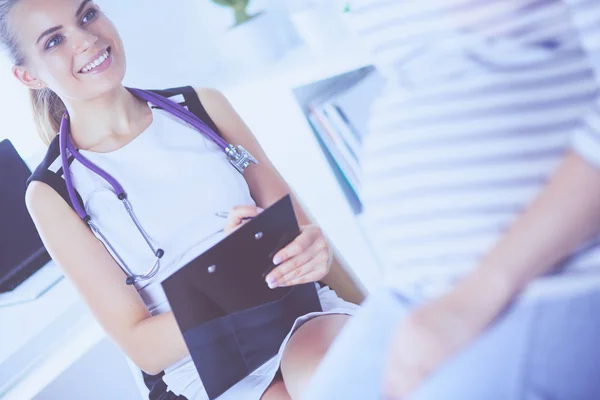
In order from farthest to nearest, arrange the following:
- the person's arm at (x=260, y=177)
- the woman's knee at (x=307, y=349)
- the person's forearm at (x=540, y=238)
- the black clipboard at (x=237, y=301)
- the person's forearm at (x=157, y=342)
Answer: the person's arm at (x=260, y=177) < the person's forearm at (x=157, y=342) < the woman's knee at (x=307, y=349) < the black clipboard at (x=237, y=301) < the person's forearm at (x=540, y=238)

************

> [REQUIRED WORK]:
Reproduce the data above verbatim, line for line, and leave the picture out.

> [COMPLETE OUTPUT]:
In order from farthest to nearest, arrange the following:
- the person's arm at (x=260, y=177)
- the woman's knee at (x=307, y=349)
- the person's forearm at (x=540, y=238)
- the black clipboard at (x=237, y=301)
- the person's forearm at (x=157, y=342)
Answer: the person's arm at (x=260, y=177) < the person's forearm at (x=157, y=342) < the woman's knee at (x=307, y=349) < the black clipboard at (x=237, y=301) < the person's forearm at (x=540, y=238)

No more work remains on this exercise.